> _INSTRUCTIONS TO FOLLOW_
Format the records from the line containing "How far from (x=397, y=198)" down through the line containing "Answer: the granite", inclusive, as a two-column CSV with the headers record_text and answer. Give one row per record, putting each value in a single quoted field with its line breaks replaced by spaces.

> _DATA IN THIS EXERCISE_
=======
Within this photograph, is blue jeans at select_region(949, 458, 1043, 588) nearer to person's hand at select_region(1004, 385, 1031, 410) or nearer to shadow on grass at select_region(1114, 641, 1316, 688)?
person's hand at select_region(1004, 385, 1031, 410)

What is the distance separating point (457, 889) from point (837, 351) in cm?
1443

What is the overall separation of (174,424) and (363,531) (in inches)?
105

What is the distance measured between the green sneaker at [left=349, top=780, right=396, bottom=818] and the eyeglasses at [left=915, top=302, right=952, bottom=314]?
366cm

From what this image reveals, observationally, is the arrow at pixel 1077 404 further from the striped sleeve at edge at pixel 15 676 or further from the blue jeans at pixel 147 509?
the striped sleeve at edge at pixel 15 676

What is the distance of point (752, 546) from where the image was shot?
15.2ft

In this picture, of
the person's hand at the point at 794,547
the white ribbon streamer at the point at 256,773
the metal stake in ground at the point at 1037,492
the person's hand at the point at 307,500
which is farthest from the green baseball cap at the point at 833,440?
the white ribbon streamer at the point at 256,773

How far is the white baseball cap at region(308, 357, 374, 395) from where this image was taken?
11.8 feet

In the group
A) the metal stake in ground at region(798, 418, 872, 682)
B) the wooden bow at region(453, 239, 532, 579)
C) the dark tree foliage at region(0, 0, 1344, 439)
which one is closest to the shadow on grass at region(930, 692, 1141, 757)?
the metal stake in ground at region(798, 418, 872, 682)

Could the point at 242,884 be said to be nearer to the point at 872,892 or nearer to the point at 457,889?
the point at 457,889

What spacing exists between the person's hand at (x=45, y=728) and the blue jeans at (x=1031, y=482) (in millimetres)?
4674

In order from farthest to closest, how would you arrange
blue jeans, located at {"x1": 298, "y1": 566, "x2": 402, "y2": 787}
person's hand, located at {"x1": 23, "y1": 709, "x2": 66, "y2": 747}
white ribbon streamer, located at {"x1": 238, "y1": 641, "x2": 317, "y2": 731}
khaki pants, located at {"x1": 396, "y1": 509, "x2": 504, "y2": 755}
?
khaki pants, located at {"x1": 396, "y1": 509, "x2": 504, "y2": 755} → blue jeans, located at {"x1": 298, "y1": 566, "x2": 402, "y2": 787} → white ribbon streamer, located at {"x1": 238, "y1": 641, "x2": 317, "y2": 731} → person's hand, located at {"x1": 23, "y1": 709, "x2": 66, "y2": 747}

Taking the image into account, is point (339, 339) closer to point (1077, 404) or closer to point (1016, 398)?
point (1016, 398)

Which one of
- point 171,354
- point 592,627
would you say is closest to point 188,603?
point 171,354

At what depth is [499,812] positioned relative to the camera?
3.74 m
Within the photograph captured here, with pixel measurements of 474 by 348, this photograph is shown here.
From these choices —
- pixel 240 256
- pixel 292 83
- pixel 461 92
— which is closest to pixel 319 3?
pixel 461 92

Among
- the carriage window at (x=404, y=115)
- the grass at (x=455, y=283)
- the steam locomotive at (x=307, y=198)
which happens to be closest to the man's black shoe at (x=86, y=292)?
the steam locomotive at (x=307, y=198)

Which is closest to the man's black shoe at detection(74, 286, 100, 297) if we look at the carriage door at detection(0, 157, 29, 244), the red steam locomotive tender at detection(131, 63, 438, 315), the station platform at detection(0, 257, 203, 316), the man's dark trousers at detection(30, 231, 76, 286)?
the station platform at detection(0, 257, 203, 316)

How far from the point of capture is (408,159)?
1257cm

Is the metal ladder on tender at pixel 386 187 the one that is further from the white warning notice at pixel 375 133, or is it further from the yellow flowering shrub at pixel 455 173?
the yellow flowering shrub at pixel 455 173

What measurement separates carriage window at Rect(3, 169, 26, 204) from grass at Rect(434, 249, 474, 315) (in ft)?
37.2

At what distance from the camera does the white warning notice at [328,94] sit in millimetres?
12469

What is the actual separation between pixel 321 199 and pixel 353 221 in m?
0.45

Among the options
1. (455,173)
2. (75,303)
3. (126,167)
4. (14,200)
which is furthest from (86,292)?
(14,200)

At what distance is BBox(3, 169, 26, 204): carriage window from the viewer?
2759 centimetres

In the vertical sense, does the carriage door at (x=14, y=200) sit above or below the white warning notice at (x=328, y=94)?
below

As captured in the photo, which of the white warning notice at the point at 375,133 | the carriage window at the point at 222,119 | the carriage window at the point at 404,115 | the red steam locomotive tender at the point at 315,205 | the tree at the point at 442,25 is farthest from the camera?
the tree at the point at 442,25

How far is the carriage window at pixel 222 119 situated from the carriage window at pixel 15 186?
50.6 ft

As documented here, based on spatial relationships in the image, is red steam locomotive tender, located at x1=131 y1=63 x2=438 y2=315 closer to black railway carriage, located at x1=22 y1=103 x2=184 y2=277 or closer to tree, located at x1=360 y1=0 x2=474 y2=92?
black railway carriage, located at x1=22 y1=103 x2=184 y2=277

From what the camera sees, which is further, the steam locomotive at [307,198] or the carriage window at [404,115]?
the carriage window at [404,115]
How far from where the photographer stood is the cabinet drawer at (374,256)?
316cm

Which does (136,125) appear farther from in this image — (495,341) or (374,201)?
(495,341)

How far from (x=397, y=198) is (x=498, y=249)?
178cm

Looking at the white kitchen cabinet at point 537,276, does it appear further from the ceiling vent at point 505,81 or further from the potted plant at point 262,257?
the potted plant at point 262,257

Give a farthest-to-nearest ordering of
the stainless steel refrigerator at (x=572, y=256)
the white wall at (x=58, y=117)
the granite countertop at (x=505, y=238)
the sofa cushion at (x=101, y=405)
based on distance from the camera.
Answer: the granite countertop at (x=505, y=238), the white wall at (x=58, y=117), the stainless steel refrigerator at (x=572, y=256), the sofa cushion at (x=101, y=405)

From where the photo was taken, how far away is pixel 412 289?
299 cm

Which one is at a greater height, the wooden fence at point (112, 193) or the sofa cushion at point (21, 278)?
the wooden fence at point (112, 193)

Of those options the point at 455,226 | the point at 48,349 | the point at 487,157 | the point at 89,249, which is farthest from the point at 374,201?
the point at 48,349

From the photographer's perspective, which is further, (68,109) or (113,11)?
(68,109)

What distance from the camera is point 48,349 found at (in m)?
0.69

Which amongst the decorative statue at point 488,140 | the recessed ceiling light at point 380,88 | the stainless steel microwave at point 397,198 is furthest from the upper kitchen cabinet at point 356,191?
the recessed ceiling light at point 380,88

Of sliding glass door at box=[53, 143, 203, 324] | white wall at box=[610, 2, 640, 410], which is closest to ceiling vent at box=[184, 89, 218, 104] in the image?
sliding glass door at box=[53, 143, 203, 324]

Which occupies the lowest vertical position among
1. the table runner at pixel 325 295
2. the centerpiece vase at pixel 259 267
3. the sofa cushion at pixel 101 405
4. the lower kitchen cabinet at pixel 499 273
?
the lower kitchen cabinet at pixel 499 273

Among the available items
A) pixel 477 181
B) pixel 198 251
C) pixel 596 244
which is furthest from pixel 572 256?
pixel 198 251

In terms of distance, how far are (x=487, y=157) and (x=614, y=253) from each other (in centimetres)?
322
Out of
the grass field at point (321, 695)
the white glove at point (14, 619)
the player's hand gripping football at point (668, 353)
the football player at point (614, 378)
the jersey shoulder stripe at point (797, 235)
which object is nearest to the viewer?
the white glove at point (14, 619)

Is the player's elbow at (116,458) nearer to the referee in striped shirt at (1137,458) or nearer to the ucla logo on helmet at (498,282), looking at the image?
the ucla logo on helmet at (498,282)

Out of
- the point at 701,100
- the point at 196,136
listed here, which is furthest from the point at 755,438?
=======
> _RESPONSE BELOW_
record_text,answer
"How far from (x=397, y=198) is (x=498, y=249)?","178cm"
"Looking at the white kitchen cabinet at point 537,276, does it appear further from the ceiling vent at point 505,81 or further from the potted plant at point 262,257?","the potted plant at point 262,257"
"Give a farthest-to-nearest ordering of the stainless steel refrigerator at (x=572, y=256) the white wall at (x=58, y=117) the granite countertop at (x=505, y=238) the sofa cushion at (x=101, y=405) based on distance from the camera. Answer:","the granite countertop at (x=505, y=238), the white wall at (x=58, y=117), the stainless steel refrigerator at (x=572, y=256), the sofa cushion at (x=101, y=405)"